▸ LIST OF TASKS:
1. From the passage on lexical scoping, reproduce word for word the portion starting at "Both DOUBLE and" and ending at "also named N.".
2. Answer these questions using the passage on lexical scoping:
(a) What value does N keep in QUINTUPLE's contour after the second call to DOUBLE?
(b) What other name does the passage give the implicit top-level contour that has no parent?
(c) According to the passage, how do lexical and dynamic scoping disciplines differ?

▸ SOURCE TEXT:
::::::::::

Both DOUBLE and QUINTUPLE, when applied, create local variables named N. Because of lexical scoping, QUINTUPLE's N is distinct from DOUBLE's N. Furthermore, each of the two applications of DOUBLE creates a new variable referred to by the name N. This can be seen in the evaltrace diagram given in Figure 3, where three distinct lexical contours are shown (not counting the one for +), each containing a variable named N. These variables are independent. Thus, the value of N in QUINTUPLE's contour remains 5, even after the second call to DOUBLE assigns the value 10 to a (distinct) variable which is also named N.

Every lexical contour has a parent contour, except that global variables exist in an implicit top-level contour (also called the global contour) that has no parent. Consider the function CIRCUMFERENCE that references a global variable CRUDE-PI as illustrated in Figure 4. (Note that SETF is the general assignment operator in Common Lisp.) The rules for mapping symbols to the variables which they name are called scope rules. When evaluating the symbol R in the body of CIRCUMFERENCE, the first scope rule tells us to look in the current lexical contour for a variable with that name. Since there is a local variable named R created by CIRCUMFERENCE, the symbol R is treated as a reference to that variable. But in the case of CRUDE-PI, there is no local variable by that name in the current contour. Consequently, the rules for lexical scoping tell us to look in the parent contour, which happens to be the implicit global contour (which is also the only other contour in this example). A variable named CRUDE-PI does exist in the global contour, so the symbol CRUDE-PI is taken to refer to that variable.

The difference between lexical and dynamic scoping disciplines is in the way parent contours are determined. We will return to this topic shortly.

::::::::::

▸ GIVEN MATERIAL:
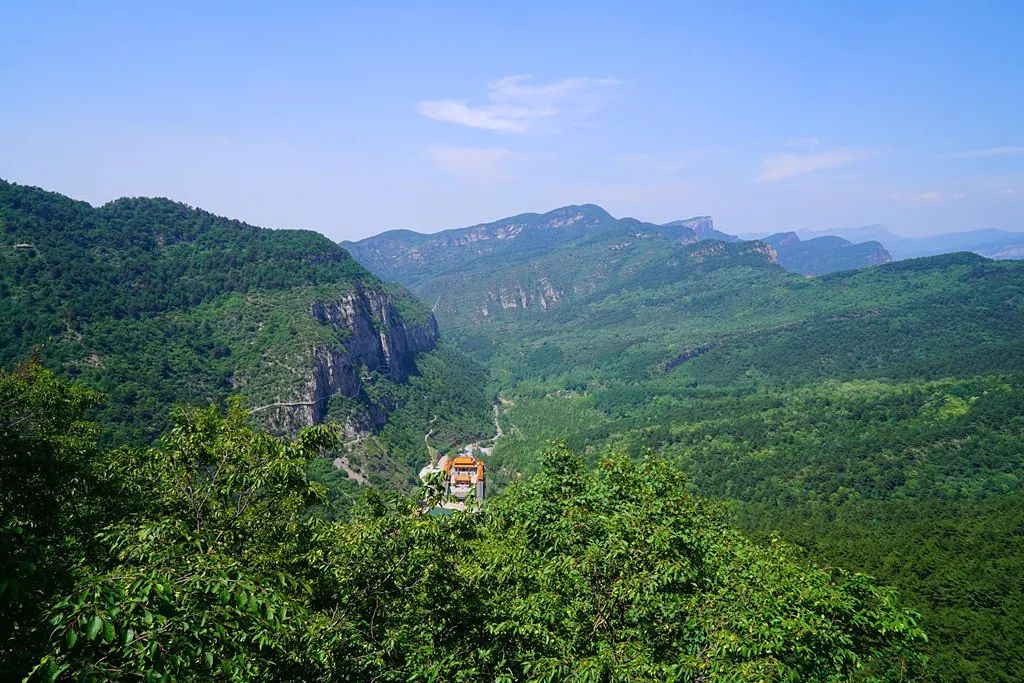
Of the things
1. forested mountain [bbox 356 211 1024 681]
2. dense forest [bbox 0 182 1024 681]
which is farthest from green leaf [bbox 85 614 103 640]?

::::::::::

▸ SOLUTIONS PER TASK:
1.
Both DOUBLE and QUINTUPLE, when applied, create local variables named N. Because of lexical scoping, QUINTUPLE's N is distinct from DOUBLE's N. Furthermore, each of the two applications of DOUBLE creates a new variable referred to by the name N. This can be seen in the evaltrace diagram given in Figure 3, where three distinct lexical contours are shown (not counting the one for +), each containing a variable named N. These variables are independent. Thus, the value of N in QUINTUPLE's contour remains 5, even after the second call to DOUBLE assigns the value 10 to a (distinct) variable which is also named N.

2.
(a) 5
(b) The global contour
(c) They differ in the way parent contours are determined.